Ilustrasi. (Foto : occupiedpalestine.wordpress.com)

Syahida.com – Ilustri Pertama: Penuturan Seorang Ayah

Aku tidak habis pikir dengan perilaku beberapa anak muda yang mengaku diri mereka sebagai orang-orang yang teguh melaksankan ajaran agama, tetapi mereka datang dan pergi dari rumah tanpa memberi tahu ayah atau ibunya, atau sekadar memberi tahu ke mana mereka pergi, atau mengabarkan saat mereka datang.

Contohnya adalah anakku. Ia berangkat ke Mekkah untuk melaksanakan ibadah umrah dan tinggal di masjidil Haram Mekkah pada sepuluh malam terakhir bulan Ramadhan, sedang aku tidak mengetahui keberadaannya selain dari salah seorang tetangga yang memberitahuku. Di mana letak ketaatan kalian pada Allah? Apa saja yang selama ini aku pahami adalah bahwa seseorang tidak diperbolehkan berjihad di medan perang, melainkan setelah mendapat restu kedua orangtua. Apa bedanya antara jihad, haji, dan umrah? Adakah perbedaan di antara ketiganya? Masing-masing adalah perjalanan untuk melaksanakan ibadah. Mengapa ia tidak terlebih dahulu meminta izin kepadaku? Bukankah aku tidak pernah melarang anakku beribadah? Semoga Allah memberi petunjuk kepada anakku!

Ilustrasi kedua: Penderitaan Seorang Ibu

Seorang ibu menyampaikan nasihat kepada anak-anaknya, “Wahai anak-anakku, aku memuji Allah Subhanahu wa Ta’ala sebab Dia telah memberi rezeki kepadaku berupa lima orang anak, sementara ada wanita lain yang tidak dikaruniakan rezeki seperti aku. Wahai anak-anakku, aku telah merasa lelah mendidik dan membesarkanmu, sampai kalian berlima menjadi orang-orang dewasa. Sejauh ini, ibu memperhatikan ada beberapa perilaku kalian yang ibu tidak mengerti bagaimana menafsirkannya.”

“Engkau (wahai Fulan) berpergian bersama istri dan anak-anakmu ke Jeddah saat liburan musim semi dan ibu tidak mengetahui ihwal kepergianmu kecuali dari tetangga. Engkau tidak meminta saran atau berpamitan pada ibumu atau sekedar berbasa-basi mengajak ibumu turut serta. Walaupun sebenarnya aku tidak akan pergi kalau engkau mengajakku, tetapi itu cukup membuat ibumu senang. Atau barangkali engkau merasa repot jika mengajak ibumu yang tua renta ini? Atau karena engkau beranggapan bahwa orang setua ibu ini tidak lagi membutuhkan kesenangan?”

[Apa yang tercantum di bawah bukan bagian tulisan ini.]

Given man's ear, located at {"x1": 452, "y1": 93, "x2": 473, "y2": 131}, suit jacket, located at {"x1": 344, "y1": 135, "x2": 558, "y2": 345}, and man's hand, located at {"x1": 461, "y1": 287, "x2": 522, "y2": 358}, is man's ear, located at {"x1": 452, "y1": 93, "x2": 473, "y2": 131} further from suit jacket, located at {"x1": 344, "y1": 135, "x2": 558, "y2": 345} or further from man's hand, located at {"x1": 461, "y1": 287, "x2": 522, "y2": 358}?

“Adapun engkau (wahai Fulan), engkau berpergian bersama saudara-saudara iparmu ke wilayah Timur tanpa sepengetahuan ibu.”

“Aku tidak merasa bahwa salah seorang dari kalian pernah memberi santunan kepada ibu walau sepeser. Apakah kalian mengira bahwa kami yang tua renta ini tidak lagi membutuhkan uang? Sungguh kami membutuhkannya untuk bersedekah, untuk memenuhi kewajiban atas diri ibu yang tidak kalian ketahui, atau untuk menyenangkan hati anak-anak..” (Persis seperti penuturan yang bersangkutan). [Syahida.com]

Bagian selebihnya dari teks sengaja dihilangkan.